In his fifth State of the Union speech, President Obama announced that he planned to issue an executive order raising the minimum wage for workers under new federal contracts to $10.10 per hour, up from the current federal minimum wage of $7.25 an hour and higher than the $9.00 per hour rate the president sought last year from Congress. The White House released a fact sheet explaining the background for the decision and outlining some economic and broad legal arguments in support of the administration’s authority. The order will be modeled after legislation sponsored by Senator Tom Harkin (D-Iowa) and Representative George Miller (D-California) who introduced the “Fair Minimum Wage Act last year. The proposed law would increase the minimum wage for all employers to $10.10 in three 95-cent increments and index it for inflation, as well as boost the sub-minimum wage for tipped workers to 70 percent of the minimum, or $7.07 at the outset.

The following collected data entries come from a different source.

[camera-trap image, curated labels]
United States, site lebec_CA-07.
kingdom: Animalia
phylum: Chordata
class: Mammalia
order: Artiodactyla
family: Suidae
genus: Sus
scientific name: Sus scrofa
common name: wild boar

The White House did not announce a timetable for executing the impending executive order, but it is expected to have a greater political than practical impact on employers because of its planned limited scope. The new executive order would not affect federal contractors’ existing contracts or employers who only receive federal subsidies, grants, or loans, such as those from the USDA, the FCC’s Universal Service or Connect America Funds, or the Department of Energy. Federal employees would have to wait for an increase as well, since only Congress can alter their pay rates. The executive order would only apply to new federal contracts and, if other provisions in them also change, to renewals of existing contracts.

President Obama used his annual address to Congress to highlight his support for the Harkin-Miller bill. In statements before the speech, White House officials argued that the decision to issue the executive order would increase the pressure on Congress to pass this broader legislation. Officials also contended the President’s efforts had encouraged states such as Illinois to increase their own minimum wage rates. Republican leaders criticized the President for bypassing Congress, and some political observers questioned whether a blanket increase in the minimum wage for contractors qualifies as a measure ensuring “economy and efficiency” that the president would be authorized to institute under the 1949 Federal Property and Administrative Services Act.